» **Text segment**
Glucose Lab
Define glycemic load. Give an example of a food type with a high glycemic load and a low glycemic load
Definition: the amount and duration of glucose elevation in the blood. High: foods with high sugar/starch content. Low: protein/fat/fibrous foods
Define antigen and antibody.
Antigen: Substances that trigger an immune response from the body. Triggers the production of antibodies leading to foreign invader destruction.
Antibody: Binds to antigen to create a target for the immune system
Define permeability and conductance. What do they both rely on?
Permeability: how much an ion can cross a cell membrane
Conductance: how much charge can be conducted across the membrane from an ion
Both rely on how many ion channels are open.
Define temporal summation and spatial summation
Temporal Summation: When multiple excitatory signals arrive at a synapse closely in time, cumulatively increasing the membrane potential. If the combined effect is sufficient to cross the threshold, it triggers an action potential in the neuron.
Spatial Summation: When multiple excitatory signals from many synapses arrive at a synapse simultaneously. If the combined effect is sufficient to cross the threshold, it triggers an action potential in the neuron.
What is a blind spot?
The lack of light-sensitive cells causes a blind spot, due to them entering the optic nerve
light-sensitive cells: Rod cells are susceptible to light and function in night vision, whereas cone cells can detect a wide spectrum of light photons and are responsible for color vision.
For both insulin and glucagon, describe the steps by which they trigger a change in blood glucose level. Start at "released from pancreas", and end at "blood glucose drops/increases"
Insulin: pancreas > bloodstream > activates glucose transporters in cells > blood glucose drops
Glucagon: pancreas > bloodstream > stimulates liver cells to break glycogen down into glucose > blood glucose increases
What is the normal range of clotting time for human blood?
Does a blood clotting time of 6 minutes and 30 seconds be the norm?
A) 2-6 minutes
B) No
If you increase the internal Na+ concentration, what happens to the following: K+ concentration, Na+ concentration gradient, Na+ equilibrium potential, resting membrane potential.
K+ concentration: no change
Na+ concentration gradient: decreases
Na+ equilibrium potential: decreases (moves towards 0)
Resting membrane potential: decreases (becomes more negative)

» **Data**
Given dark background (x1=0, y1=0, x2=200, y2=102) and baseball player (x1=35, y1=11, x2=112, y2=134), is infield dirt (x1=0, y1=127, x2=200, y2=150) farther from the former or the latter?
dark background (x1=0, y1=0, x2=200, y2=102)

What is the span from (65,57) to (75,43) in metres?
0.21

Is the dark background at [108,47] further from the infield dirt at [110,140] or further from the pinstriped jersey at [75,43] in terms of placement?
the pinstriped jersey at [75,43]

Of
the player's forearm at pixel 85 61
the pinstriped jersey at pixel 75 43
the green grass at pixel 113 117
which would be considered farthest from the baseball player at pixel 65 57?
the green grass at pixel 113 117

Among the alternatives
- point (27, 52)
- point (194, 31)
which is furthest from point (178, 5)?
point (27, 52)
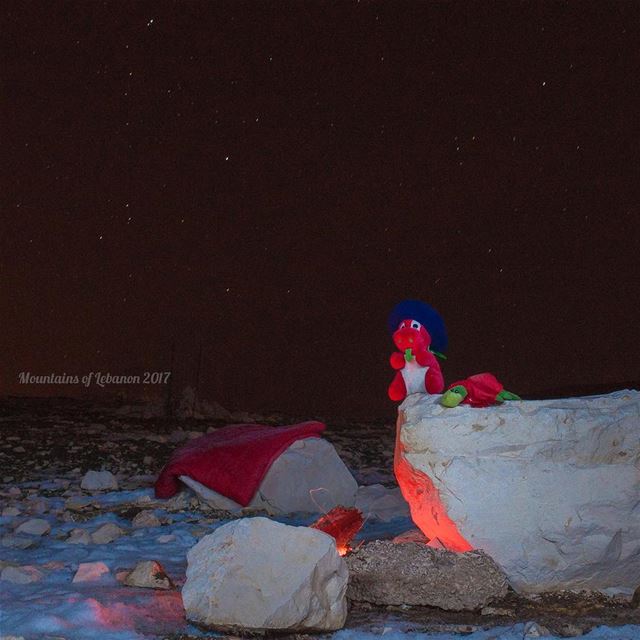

» **What needs to be done**
Please reproduce, word for word, the part of the glucose lab notes that opens with the words "Define temporal summation" and closes with "a blind spot?".

» **Solution to this problem**
Define temporal summation and spatial summation
Temporal Summation: When multiple excitatory signals arrive at a synapse closely in time, cumulatively increasing the membrane potential. If the combined effect is sufficient to cross the threshold, it triggers an action potential in the neuron.
Spatial Summation: When multiple excitatory signals from many synapses arrive at a synapse simultaneously. If the combined effect is sufficient to cross the threshold, it triggers an action potential in the neuron.
What is a blind spot?